Here are some more facts. The largest consumer segment for music and movies are the 15-25 year old. I remember being a teenager in the late 1990s, before the Napster and smartphone era. I used to spend most of the pocket money my parents would give me on CDs and movie tickets (perhaps something like $150 a month? I don't remember exactly). By contrast, nowadays, I see some teenagers spend $700 every year on the latest smartphone. And paying a substantial monthly fee to surf the web in 4G or LTE. And purchasing expensive video games for their PC, Xbox and mobile phone.

But let's get more specific. Between 1998 (the pre-piracy age) and 2013, the global video game industry grew by 70% in value, and is now worth $70 billion. Over the same period, the mobile phone industry grew by 400% (now worth $170 billion), and so did the mobile subscription industry (now worth $1,000 billion). In the meanwhile, the movie industry 'only' grew by 34% ($90 billion in 2013) while the music industry shrank by almost 50% ($29 billion this year). 

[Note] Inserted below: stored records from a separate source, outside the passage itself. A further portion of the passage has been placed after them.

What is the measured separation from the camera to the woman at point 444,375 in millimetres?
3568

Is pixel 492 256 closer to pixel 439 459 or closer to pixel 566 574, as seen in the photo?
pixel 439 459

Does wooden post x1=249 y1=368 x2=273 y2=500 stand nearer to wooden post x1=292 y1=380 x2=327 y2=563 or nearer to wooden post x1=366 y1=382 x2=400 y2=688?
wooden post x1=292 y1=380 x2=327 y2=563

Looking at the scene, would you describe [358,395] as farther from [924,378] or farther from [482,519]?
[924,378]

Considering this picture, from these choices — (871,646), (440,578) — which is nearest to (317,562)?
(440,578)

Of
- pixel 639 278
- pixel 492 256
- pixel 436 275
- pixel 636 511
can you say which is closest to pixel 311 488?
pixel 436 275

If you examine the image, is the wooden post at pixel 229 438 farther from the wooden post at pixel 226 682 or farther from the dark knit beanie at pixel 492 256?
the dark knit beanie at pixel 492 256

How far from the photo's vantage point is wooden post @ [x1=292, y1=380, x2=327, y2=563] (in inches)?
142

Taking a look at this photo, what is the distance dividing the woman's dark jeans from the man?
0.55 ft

What does that mean? We did the math: in 1998, youngsters spent 31% of their disposable income dedicated to entertainment on music and movies. In 2013, only 9%. Put simply, new industries in the tech sector have successfully deflected a large share of youngsters' income away from the music industry. They did so by innovating A LOT. And note that, in the case of the video game industry, they also managed to achieve that in spite of piracy.

Now, before David Newhoff and his associates resume Operation Denial, let's play again their favorite (broken) record: Piracy has killed creativity, armies of pirate teens have destroyed the music & movie industries, and the burgeoning of evil Megauploads has undoubtedly caused the death of millions of artists (by starvation). And arrrrrr, only one solution: more DMCA! Good luck with that.

Piratically yours,

The Pirate Org


  1. So the Majors' toughest competitors are not pirate websites, but other media products and services on which people spend an increasing share of their 'entertainment budget'? Kinda makes sense.

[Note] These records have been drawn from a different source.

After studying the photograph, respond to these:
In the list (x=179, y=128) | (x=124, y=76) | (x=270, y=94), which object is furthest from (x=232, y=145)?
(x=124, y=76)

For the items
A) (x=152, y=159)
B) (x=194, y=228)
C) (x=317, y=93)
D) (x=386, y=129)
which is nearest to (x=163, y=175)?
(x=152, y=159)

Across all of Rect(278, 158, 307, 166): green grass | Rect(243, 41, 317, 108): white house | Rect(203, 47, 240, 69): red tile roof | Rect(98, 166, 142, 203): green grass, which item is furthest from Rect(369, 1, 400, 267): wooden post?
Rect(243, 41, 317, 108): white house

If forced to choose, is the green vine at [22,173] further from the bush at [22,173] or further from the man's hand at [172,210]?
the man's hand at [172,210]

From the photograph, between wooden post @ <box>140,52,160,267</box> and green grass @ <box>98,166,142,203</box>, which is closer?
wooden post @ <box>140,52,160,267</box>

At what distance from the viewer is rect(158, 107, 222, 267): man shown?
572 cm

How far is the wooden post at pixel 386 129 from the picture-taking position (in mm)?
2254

  2. It's not that simple, but that's the idea... Of course smartphones are not the only 'new' thing that teens spend more money on than 15 years ago (in relative terms) -- think of videogames, laptops, and more recently, tablets. That clearly leaves them less cash to spend on music and movie tickets.

  3. Combine that with a globally shrinking middle class and the ever plummeting standards of rehashed plot lines and it all makes sense.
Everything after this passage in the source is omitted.